Another study direction is based on mechanics of a continuous medium and on thermodynamics of irreversible processes. This direction was first described by Frenkel [24] and subsequently expanded by Bio and Rahmatullin [18], Nikolayevsky [15], Nigmatullin [14], and others. This direction presents substantially broader opportunities. In describing a porous medium by a set of thermodynamic variables (“observed” mechanical and concealed parameters), it is possible to determine various dissipative functions, to evaluate the system behavior in time and the relaxation effects. The elastic constants in the equations of wave spreading, according to the conformity principle, may be replaced by operators, and this way, various processes of absorption and dispersion may be accounted for. For instance, it may be processes associated with surface effects, dissipative phenomena directly in the solid phase or liquid, etc. Within a framework of this approach, temperature effects may also be considered, effects of porous medium compressibility changes at changing of frequency and other relaxation processes resulting in fading of the elastic waves.

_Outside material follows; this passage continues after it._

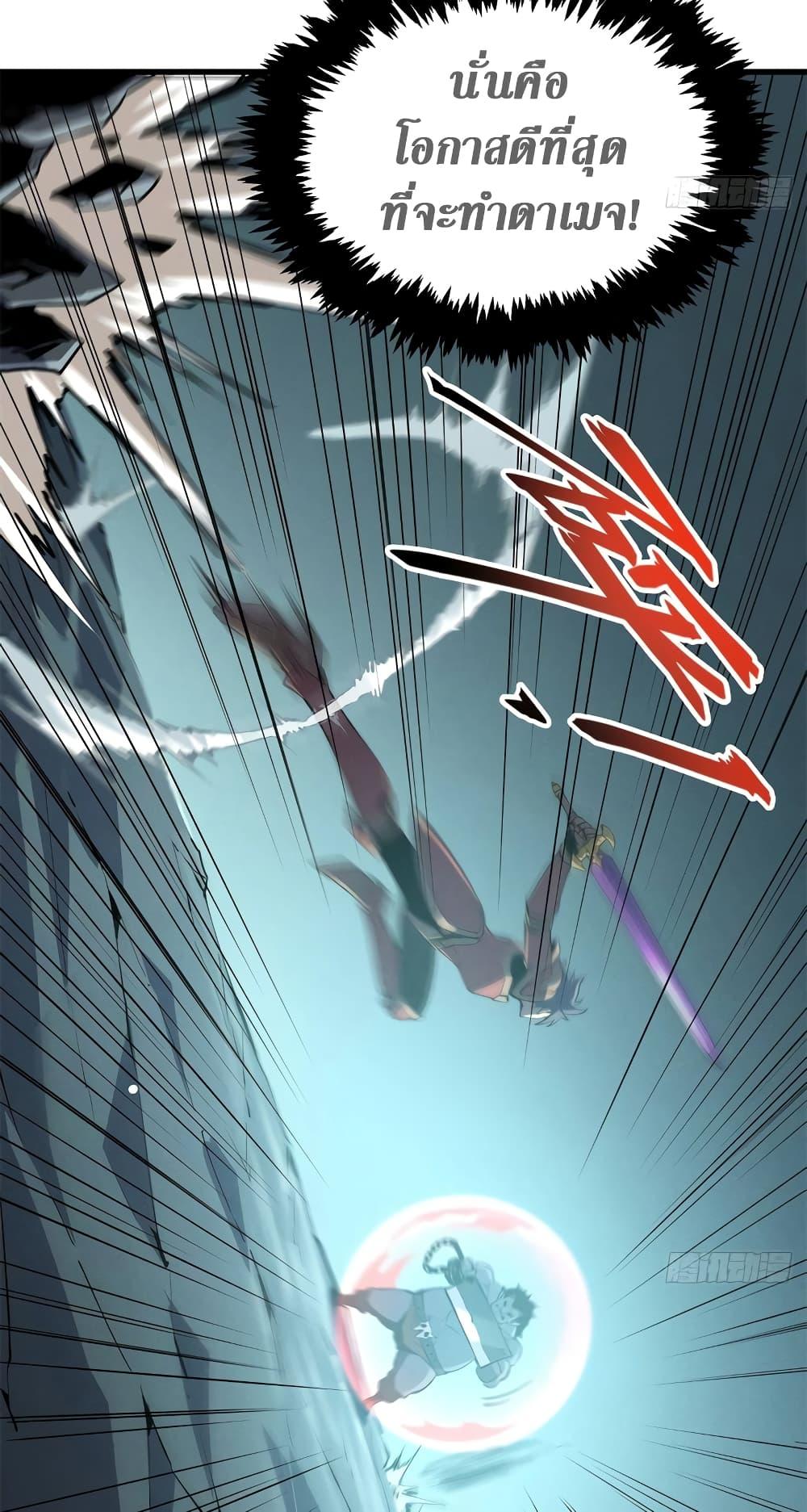 Reincarnation of the Strongest Sword God ตอนที่ 70 หน้า 27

This theory gives the fading coefficient values underestimated by two or three orders of magnitude at low frequencies compared with the values measured in real media. However, this discrepancy may be imaginary. It may be explained by that the preconditions of the theory relatively boundless and uniform nature of the media do not match the observation conditions at low frequencies when, due to the need of using large measurement bases, absorbing properties of a rock massif with a characteristic dimension no smaller the wave length is evaluated. Thus, the studied medium may not be viewed as uniform relative to its physical properties, and the standard mechanism of viscous friction becomes insufficient (at least in the low frequency area) for the description of elastic waves’ fading patterns in saturated porous media.

To confirm this, an attempt was undertaken, remaining within the framework of this theory, to evaluate the effect of accidental nonuniformities in the medium by introducing a transformation energy exchange mechanism between different wave types [12]. The predicted absorption coefficients and their correlation with frequency well agreed with the experimental data. A more general approach was based on a well-developed procedure of averaging differential equations with rapidly oscillating coefficients [7]. The obtained results enabled a substantial expansion of applicability boundaries of the fading transformational mechanism for a sufficiently broad spectrum of nonuniformity values existing in the real media. This allowed explaining most substantial discrepancy between the theoretical conclusions and experimental data, which indicate the permanent measured experimental fading decrement within a wide frequency range. Also explained was experimentally observed low increase in wave spread velocity with increasing frequency. Frenkel-Bio-Nikolayevsky equations described a linear approximation of wave spreading. With an increase of the source vibration amplitude, the appearance in the medium of nonlinear effects resulting in the formation of stable wave fronts, increase of vibration amplitude far from the source and other phenomena is possible.